Thanks to the fact that I still use sitcoms as therapy and comfort, they are on a lot in our house. Humor-wise, I can’t let go of my notion that sitcom writers are gods. My husband uses this opportunity to point out that this line or that was — well — toxic. For example, I have an eating disorder. On Rules of Engagement, David Spade walks into a bar and says, more or less, “I’m buying drinks for anyone under 110 pounds in the bar. Oh, I don’t want to offend. Make it 115.” Of course, he has a “No Fat Chicks” plaque.
I point out that this character is portrayed as an obnoxious individual, but my husband’s point is made. Those messages are in the ether. Part of the constant reinforcement of ideas that aren’t healthy for people.
Then, don’t get my husband started on all of the impotence jokes on sitcoms. As a social worker who counsels people, he feels they send negative messages to men who deal with that problem.

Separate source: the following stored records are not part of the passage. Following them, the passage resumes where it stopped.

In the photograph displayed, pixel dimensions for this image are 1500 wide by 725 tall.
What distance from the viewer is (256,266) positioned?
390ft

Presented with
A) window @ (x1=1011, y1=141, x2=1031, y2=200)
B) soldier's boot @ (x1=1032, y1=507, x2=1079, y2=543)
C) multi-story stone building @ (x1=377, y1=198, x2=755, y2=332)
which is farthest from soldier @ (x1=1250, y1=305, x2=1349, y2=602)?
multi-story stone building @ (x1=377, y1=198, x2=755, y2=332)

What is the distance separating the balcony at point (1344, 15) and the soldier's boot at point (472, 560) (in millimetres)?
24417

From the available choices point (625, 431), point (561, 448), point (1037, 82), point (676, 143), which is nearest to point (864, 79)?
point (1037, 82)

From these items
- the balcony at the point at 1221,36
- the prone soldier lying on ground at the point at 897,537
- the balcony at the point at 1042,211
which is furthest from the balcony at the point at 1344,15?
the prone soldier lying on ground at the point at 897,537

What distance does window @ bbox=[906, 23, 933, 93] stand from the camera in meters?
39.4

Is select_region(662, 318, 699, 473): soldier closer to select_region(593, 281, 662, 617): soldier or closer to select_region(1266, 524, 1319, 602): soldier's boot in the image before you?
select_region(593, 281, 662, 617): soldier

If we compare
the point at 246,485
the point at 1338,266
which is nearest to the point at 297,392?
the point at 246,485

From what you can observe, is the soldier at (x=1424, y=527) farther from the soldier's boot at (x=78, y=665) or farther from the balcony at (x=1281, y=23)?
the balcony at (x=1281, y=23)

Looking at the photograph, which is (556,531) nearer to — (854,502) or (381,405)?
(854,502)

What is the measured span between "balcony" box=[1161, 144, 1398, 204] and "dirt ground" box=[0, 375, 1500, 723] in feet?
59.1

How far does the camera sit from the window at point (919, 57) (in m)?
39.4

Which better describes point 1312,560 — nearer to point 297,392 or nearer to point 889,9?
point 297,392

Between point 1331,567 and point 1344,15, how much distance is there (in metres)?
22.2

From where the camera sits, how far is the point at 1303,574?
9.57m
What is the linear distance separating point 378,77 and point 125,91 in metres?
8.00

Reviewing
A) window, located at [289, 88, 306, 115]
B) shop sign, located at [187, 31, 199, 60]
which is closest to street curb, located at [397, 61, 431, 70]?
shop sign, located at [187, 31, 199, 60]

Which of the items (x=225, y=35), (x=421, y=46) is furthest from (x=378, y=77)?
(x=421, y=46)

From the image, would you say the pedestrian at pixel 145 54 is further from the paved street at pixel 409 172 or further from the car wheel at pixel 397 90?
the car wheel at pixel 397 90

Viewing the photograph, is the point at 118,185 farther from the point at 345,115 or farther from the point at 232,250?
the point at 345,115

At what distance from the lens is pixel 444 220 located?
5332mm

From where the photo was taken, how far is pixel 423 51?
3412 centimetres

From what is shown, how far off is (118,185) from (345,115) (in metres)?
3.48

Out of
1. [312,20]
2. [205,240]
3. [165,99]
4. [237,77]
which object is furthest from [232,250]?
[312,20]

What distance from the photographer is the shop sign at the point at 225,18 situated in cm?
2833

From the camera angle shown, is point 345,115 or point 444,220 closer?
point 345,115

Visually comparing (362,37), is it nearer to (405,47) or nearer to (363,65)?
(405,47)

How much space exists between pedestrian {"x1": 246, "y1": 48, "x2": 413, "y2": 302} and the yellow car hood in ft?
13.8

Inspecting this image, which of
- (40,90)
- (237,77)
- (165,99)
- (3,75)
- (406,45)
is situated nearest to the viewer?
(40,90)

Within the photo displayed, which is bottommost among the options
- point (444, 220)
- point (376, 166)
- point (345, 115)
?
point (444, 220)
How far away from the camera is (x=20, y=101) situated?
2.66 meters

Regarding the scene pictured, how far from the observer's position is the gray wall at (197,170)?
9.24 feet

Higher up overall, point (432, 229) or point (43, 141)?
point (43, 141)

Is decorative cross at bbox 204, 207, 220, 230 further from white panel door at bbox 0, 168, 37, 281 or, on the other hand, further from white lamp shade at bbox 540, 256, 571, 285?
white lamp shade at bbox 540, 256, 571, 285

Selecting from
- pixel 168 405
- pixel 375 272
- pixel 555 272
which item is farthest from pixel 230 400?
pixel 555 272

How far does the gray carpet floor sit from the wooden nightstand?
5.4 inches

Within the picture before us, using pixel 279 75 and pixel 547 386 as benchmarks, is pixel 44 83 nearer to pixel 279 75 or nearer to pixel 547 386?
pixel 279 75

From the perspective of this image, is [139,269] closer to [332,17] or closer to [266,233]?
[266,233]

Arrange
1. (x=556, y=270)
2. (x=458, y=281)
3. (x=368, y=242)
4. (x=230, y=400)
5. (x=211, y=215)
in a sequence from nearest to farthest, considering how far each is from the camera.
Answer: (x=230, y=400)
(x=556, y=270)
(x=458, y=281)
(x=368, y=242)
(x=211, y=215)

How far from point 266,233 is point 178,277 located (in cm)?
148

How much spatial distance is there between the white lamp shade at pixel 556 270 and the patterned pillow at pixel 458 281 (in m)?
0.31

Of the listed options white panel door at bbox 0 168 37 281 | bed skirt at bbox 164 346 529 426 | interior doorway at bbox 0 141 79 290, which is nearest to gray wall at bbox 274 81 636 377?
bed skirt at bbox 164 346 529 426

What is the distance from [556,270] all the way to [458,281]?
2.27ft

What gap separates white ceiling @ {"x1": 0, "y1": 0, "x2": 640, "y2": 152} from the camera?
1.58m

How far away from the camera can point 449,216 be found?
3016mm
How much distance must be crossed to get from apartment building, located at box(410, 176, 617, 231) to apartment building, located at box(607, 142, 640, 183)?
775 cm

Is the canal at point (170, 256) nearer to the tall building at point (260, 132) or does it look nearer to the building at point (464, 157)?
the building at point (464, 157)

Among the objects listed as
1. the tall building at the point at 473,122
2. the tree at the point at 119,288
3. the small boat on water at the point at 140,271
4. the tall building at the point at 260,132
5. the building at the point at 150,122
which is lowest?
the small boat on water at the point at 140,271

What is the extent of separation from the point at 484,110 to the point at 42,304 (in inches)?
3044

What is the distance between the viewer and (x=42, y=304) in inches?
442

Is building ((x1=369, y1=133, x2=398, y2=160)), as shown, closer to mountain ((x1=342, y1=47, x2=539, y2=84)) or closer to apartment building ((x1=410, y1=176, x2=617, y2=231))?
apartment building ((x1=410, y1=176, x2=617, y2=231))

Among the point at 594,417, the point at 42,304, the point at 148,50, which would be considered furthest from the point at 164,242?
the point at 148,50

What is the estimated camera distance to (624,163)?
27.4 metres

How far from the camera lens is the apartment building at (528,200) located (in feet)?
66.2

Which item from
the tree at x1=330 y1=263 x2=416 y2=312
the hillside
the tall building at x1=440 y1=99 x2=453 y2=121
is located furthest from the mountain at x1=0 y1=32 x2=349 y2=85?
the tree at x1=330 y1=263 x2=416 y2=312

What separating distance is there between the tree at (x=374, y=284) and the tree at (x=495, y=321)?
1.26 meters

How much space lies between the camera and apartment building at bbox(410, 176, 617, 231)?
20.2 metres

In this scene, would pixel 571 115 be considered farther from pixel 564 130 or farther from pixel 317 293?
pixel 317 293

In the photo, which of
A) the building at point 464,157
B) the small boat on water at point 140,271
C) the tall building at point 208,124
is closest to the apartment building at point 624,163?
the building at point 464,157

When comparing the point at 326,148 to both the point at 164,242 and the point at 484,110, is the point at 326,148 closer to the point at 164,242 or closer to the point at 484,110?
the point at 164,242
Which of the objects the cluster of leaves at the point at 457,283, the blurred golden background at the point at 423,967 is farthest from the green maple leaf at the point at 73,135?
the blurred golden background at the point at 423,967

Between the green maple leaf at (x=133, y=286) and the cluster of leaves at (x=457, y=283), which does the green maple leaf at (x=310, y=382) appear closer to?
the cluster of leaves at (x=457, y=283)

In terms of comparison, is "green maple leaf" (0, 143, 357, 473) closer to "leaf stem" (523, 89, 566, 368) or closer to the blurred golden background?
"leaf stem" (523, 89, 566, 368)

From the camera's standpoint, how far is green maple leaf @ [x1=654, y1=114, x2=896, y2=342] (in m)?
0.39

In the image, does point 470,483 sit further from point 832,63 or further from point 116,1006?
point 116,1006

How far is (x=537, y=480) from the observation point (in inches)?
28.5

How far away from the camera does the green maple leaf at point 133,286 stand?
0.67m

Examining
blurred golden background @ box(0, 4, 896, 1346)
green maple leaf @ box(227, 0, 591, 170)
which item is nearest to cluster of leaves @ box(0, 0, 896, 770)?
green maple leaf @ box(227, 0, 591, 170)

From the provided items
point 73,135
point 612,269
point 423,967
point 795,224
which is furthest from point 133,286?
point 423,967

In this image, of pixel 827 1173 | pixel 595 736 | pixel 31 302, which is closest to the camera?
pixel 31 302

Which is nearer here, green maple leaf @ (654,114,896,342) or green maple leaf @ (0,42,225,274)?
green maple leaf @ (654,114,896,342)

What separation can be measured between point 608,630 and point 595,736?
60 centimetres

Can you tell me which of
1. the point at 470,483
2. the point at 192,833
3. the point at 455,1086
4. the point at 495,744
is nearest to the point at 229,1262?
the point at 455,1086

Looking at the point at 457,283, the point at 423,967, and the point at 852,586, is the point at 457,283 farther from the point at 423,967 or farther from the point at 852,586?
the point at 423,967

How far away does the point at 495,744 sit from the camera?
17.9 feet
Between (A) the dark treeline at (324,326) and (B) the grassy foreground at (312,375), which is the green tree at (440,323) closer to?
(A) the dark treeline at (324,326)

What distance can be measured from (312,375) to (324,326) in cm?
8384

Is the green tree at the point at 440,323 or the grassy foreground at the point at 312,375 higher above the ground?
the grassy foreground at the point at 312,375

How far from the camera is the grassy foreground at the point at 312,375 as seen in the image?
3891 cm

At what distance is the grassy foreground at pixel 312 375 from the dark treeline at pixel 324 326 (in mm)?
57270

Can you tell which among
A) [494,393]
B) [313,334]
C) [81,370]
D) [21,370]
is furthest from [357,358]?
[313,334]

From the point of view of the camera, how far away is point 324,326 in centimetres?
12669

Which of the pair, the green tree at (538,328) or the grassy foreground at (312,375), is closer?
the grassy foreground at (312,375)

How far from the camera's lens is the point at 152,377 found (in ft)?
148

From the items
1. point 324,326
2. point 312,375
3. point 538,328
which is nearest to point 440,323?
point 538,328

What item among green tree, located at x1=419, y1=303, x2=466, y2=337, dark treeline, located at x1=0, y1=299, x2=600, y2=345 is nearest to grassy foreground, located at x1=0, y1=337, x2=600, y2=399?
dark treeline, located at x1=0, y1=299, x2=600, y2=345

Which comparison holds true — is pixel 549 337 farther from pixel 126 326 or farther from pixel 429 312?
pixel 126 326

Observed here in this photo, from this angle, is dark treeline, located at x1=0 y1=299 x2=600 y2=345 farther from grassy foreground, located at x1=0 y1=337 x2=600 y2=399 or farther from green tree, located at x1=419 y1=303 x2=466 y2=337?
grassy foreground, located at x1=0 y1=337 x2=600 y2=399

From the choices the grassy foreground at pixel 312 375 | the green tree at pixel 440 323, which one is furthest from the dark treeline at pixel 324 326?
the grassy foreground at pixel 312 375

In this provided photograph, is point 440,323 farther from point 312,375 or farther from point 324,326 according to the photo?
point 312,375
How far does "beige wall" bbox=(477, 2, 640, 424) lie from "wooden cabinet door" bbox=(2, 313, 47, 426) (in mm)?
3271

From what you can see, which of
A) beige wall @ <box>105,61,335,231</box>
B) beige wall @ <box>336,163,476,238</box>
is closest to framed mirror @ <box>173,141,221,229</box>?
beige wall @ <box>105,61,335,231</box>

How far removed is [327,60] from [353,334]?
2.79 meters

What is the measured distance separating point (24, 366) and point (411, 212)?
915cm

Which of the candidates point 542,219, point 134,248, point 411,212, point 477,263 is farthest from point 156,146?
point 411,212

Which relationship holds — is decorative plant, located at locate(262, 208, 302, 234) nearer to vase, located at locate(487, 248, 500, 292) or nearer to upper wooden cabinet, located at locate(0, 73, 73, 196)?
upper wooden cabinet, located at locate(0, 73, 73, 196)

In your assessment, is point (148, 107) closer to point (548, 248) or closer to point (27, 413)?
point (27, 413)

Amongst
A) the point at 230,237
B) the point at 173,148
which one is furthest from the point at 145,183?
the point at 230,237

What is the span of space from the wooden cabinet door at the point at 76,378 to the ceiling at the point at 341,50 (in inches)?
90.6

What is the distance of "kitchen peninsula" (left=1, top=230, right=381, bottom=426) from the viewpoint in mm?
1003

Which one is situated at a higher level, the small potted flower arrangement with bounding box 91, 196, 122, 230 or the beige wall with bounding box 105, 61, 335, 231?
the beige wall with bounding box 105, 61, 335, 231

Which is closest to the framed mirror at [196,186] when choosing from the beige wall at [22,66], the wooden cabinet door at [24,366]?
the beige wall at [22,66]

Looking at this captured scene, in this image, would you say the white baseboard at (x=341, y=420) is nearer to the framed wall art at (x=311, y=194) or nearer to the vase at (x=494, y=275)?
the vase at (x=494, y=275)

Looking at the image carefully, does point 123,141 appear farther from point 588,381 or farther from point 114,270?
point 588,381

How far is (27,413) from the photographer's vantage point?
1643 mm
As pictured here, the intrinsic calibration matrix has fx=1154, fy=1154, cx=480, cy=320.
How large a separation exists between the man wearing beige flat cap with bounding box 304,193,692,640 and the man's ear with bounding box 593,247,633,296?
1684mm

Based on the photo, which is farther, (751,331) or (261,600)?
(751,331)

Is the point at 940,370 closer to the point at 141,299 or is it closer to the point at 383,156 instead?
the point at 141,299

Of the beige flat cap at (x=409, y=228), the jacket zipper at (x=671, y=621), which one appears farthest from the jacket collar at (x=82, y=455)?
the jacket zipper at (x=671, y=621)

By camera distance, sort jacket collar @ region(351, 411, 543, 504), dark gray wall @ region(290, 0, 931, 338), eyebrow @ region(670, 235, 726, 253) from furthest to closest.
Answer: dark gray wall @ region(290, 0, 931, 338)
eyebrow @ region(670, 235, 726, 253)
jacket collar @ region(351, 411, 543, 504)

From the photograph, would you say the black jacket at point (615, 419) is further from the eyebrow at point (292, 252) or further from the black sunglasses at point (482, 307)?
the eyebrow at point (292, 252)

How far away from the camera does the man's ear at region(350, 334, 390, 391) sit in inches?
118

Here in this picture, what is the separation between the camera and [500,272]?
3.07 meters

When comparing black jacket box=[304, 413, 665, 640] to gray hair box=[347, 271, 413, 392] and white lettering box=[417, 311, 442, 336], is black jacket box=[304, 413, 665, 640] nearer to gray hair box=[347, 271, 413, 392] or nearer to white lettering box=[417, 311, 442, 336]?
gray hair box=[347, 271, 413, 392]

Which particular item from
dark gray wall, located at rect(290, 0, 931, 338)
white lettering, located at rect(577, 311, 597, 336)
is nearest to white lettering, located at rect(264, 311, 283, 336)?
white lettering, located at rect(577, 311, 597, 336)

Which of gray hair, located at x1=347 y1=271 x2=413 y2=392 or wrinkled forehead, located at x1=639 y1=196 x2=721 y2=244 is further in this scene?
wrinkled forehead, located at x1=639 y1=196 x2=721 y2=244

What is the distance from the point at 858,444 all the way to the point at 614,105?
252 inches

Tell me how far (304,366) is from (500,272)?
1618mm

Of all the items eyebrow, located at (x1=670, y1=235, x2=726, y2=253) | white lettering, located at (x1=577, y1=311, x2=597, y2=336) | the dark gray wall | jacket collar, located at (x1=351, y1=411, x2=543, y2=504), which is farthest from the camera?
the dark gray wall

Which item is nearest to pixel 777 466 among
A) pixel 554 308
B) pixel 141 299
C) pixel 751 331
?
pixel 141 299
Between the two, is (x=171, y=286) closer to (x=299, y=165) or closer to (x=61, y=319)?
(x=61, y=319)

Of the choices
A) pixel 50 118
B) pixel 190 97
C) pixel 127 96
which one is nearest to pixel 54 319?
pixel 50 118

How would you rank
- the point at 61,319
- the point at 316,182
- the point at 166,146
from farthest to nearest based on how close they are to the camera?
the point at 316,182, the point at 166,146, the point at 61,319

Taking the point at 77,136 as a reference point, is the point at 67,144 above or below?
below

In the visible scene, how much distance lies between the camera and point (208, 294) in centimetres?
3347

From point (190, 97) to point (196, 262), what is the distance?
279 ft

I become torn, because I think that toxic monogamy is all too common. Most of my relationships until meeting my husband were toxic. Do sitcom writers only reflect back to society in a humorous, exaggerated way what is already happening? Hmm, seems like a vicious cycle to me. There is no doubt I have absorbed toxic messages since childhood about relationships, and perhaps I was even pulled into those toxic relationships precisely because I thought that was normal.
I have problems trusting my husband. I do get jealous when he talks to an attractive person. I do have issues with the list you created. That’s sad. My husband walked by as I wrote this, and he applauded your piece, too.